Nearly $90,000 was diverted from a public housing development in Auburn Gresham run by a nonprofit long tied to the Rev. Leon Finney Jr., with payments including $50,000 to Finney’s church and $4,000 to Finney himself, court records show.
The series of payments came to light in a recent court filing by an accounting and management firm as part of the bankruptcy case involving the Woodlawn Community Development Corporation, which was run by Finney for decades.
The firm called the payments “inappropriate/unsubstantiated” but indicated it was still reviewing the books and records of the development called Anchor House, a 115-apartment building at 1230 W. 76th St.
Almost all of the units are reserved for low-income tenants and subsidized through the Chicago Housing Authority.
Anchor House is owned by a limited partnership that is controlled by Woodlawn. The nonprofit filed for bankruptcy in October after the IRS slapped a lien on its bank accounts for owing millions in payroll taxes, the Sun-Times reported earlier this month. The bankruptcy judge in the case has accused Finney of fraud, self-dealing and mismanagement.
Court records show it was not disclosed that Woodlawn controlled Anchor House until late April, nearly two months after a federal bankruptcy judge appointed U.S. trustee Gina Krol to take over the nonprofit.
Before Krol seized control of Anchor House, several payments were made from its bank account totaling $87,313.03, according to a report filed Sept. 24 in the bankruptcy case.
The Metropolitan Apostolic Community Church, a congregation Finney founded and continues to lead, received $50,000.
A property manager hired by Woodlawn to oversee Anchor House collected $14,677.03. A former general manager of Finney’s media venture, Urban Broadcast Media, received $11,500 as compensation. The media company itself was paid $7,136.
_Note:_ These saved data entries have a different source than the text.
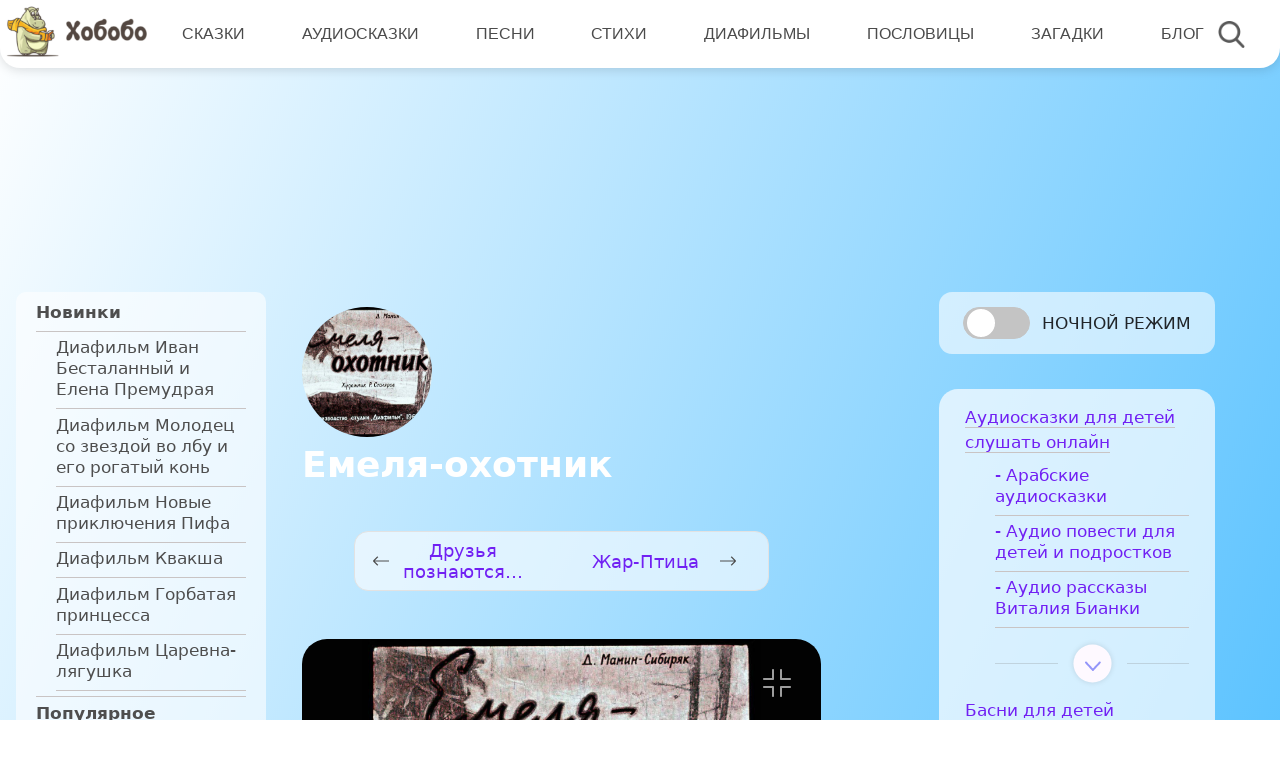

--- FILE ---
content_type: image/svg+xml
request_url: https://www.hobobo.ru/assets/themes/hbb/assets/images/arrow_swiper.svg
body_size: 22650
content:
<svg width="24" height="39" viewBox="0 0 24 39" fill="none" xmlns="http://www.w3.org/2000/svg" xmlns:xlink="http://www.w3.org/1999/xlink">
<rect x="24" width="39" height="24" transform="rotate(90 24 0)" fill="url(#pattern0)"/>
<defs>
<pattern id="pattern0" patternContentUnits="objectBoundingBox" width="1" height="1">
<use xlink:href="#image0" transform="translate(-0.0117323) scale(0.00163232 0.00265252)"/>
</pattern>
<image id="image0" width="627" height="377" xlink:href="[data-uri]"/>
</defs>
</svg>


--- FILE ---
content_type: image/svg+xml
request_url: https://www.hobobo.ru/assets/themes/hbb/assets/images/maximize2.svg
body_size: 313
content:
<svg width="28" height="28" viewBox="0 0 28 28" fill="none" xmlns="http://www.w3.org/2000/svg">
<path d="M18 10H17C17 10.5523 17.4477 11 18 11V10ZM27 11C27.5523 11 28 10.5523 28 10C28 9.44771 27.5523 9 27 9V11ZM19 1C19 0.447715 18.5523 0 18 0C17.4477 0 17 0.447715 17 1H19ZM18 11H27V9H18V11ZM17 1V10H19V1H17Z" fill="#9D9D9D"/>
<path d="M18 18H17C17 17.4477 17.4477 17 18 17V18ZM27 17C27.5523 17 28 17.4477 28 18C28 18.5523 27.5523 19 27 19V17ZM19 27C19 27.5523 18.5523 28 18 28C17.4477 28 17 27.5523 17 27H19ZM18 17H27V19H18V17ZM17 27V18H19V27H17Z" fill="#9D9D9D"/>
<path d="M10 10H11C11 10.5523 10.5523 11 10 11V10ZM1 11C0.447715 11 0 10.5523 0 10C0 9.44771 0.447715 9 1 9V11ZM9 1C9 0.447715 9.44772 0 10 0C10.5523 0 11 0.447715 11 1H9ZM10 11H1V9H10V11ZM11 1V10H9V1H11Z" fill="#9D9D9D"/>
<path d="M10 18H11C11 17.4477 10.5523 17 10 17V18ZM1 17C0.447715 17 0 17.4477 0 18C0 18.5523 0.447715 19 1 19V17ZM9 27C9 27.5523 9.44772 28 10 28C10.5523 28 11 27.5523 11 27H9ZM10 17H1V19H10V17ZM11 27V18H9V27H11Z" fill="#9D9D9D"/>
</svg>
And Finney got $4,000, according to records.
Through a spokesman, Finney declined to comment on the payments or answer questions. He has previously pointed to his recent poor health when asked about Woodlawn’s financial issues. The report does not accuse anyone of wrongdoing.
High Ridge Partners, the firm hired by Krol to sift through Woodlawn’s finances and conduct the audit, didn’t respond to questions about the payments.
Krol said the payments came when Woodlawn was “insolvent” but did not offer a clearer timeline of when they were made. The firm’s report does not say who authorized the payments.
The report details allegations of mismanagement at Anchor House.
High Ridge Partners said its review was hindered by “old and completely inaccurate hard copies” of financial reports. The firm also found checks that were “stamped with stamps kept in unlocked drawers.”
By the time Krol took over the property, Anchor House owed nearly $138,000 on its mortgage and had racked up almost $70,000 in unpaid utility bills, according to court records. Previous management also failed to collect nearly $28,000 in rents.
The large commercial space on the ground floor was vacant for more than a decade, according to the report. So were 14 of the building’s units.
The former Anchor House property manager “made little to no effort to find new tenants,” “provided little direction” to its three onsite employees and “resigned immediately without notice” after Krol took over the property, the report states.
The report goes on to say Finney “apparently” handed out seven apartments in the building to “various individuals” who didn’t sign leases, put up security deposits, submit to background checks or pay rent, in some cases for several years.
Anchor House used to be the Continental Can Factory. The building was converted into apartments in 1996 at a cost of $25 million, the Sun-Times reported at the time.
The building is a “project-based voucher” site, meaning each of the building’s 108 subsidized units are reserved for low-income tenants. Those tenants pay a portion of the rent, and the CHA picks up the difference through federal housing assistance payments.
Project-based vouchers were linked to widespread fraud in the late 1980s and were generally discontinued but the U.S. Department of Housing and Urban Development made an exception for Anchor House.
Woodlawn, now under Krol’s control, collects $49,000 a month in rental subsidies for Anchor House, records show. That contract with the CHA runs until 2030. High Ridge Partners said in its report it is working on “filling vacant units . . . cleaning out and marketing the vacant commercial space, the vacant offices, unused land and basement storage area.”
In a statement, the CHA distanced itself from the diverted funds, saying “HUD does not require housing authorities to track [housing assistant payments] after they are made.”
Finney’s church, 4100 S. King Drive, faces foreclosure after Lakeside Bank filed suit in July contending it was owed more than $500,000.
That same month, U.S. Attorney John Lausch’s office sent a subpoena to the Illinois secretary of state seeking a wide-range of records involving groups tied to Finney as part of a criminal investigation.